Forescout’s report — based on a scan of public IP addresses using the Shodan search engine — contains details about the distribution of solar equipment with internet-accessible management interfaces. For example, these devices are more prevalent in Europe and Asia than elsewhere, with three-quarters of the devices residing in Europe and 17% in Asia. Germany and Greece each have one-fifth of the total number of exposed devices. In addition, the 10 vendors with the most exposed devices were not the same as the 10 vendors with the biggest market shares; global titan Huawei, for example, is not on Forescout’s list.
SMA’s Sunny WebBox, a device that collects and reports information about the performance of solar inverters, was the most commonly observed piece of equipment left remotely accessible, followed by Fronius International inverters. The Sunny WebBox, which was discontinued in 2015, has “always been among the most often exposed solar devices,” Forescout said — even though researchers disclosed a hard-coded vulnerability in the product in September 2015. In fact, while the number of exposed devices dropped from 80,000 in December 2014 to 9,500 by the time of the vulnerability’s disclosure, it was back up to 13,000 last month, according to Forescout.
Discontinued internet-exposed infrastructure with known vulnerabilities constitute a recipe for disaster, according to cybersecurity experts.

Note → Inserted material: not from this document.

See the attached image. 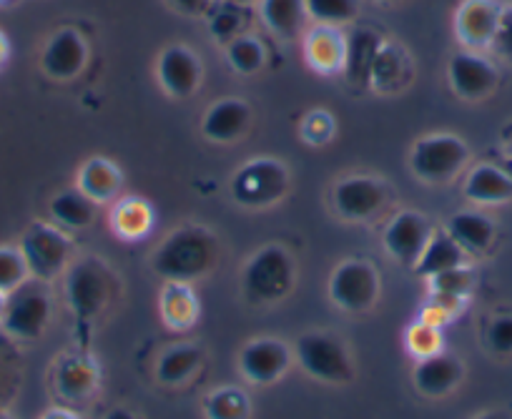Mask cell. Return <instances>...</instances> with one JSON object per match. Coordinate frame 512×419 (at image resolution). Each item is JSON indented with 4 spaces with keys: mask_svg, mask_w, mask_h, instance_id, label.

“We see threat groups aggressively and opportunistically accessing internet-connected [infrastructure],” said Rob Lee, the chief executive of the industrial cyber firm Dragos. “Solar farms and other distributed energy resources require connectivity. But that connectivity should be properly secured and an assume-breach mindset must be taken for how attractive these systems are to adversaries.”
Some of the devices may be remotely accessible because their operators don’t even know they exist amid a sea of hard-to-manage infrastructure.
“Without full visibility into how these exposed assets communicate across environments, operators can’t properly control them,” Gary Kneeland, senior product manager at industrial cyber firm Claroty, told Cybersecurity Dive via email. “As this becomes a more prevalent attack pathway, things like asset visibility and communication mapping will be a key requirement for protecting critical infrastructure.”
Kneeland said vulnerabilities in devices accidentally left online “remain a persistent pain point for sectors racing to digitalize, especially in the energy sector.”
“Attackers don’t need sophisticated tools,” he said, “just access.”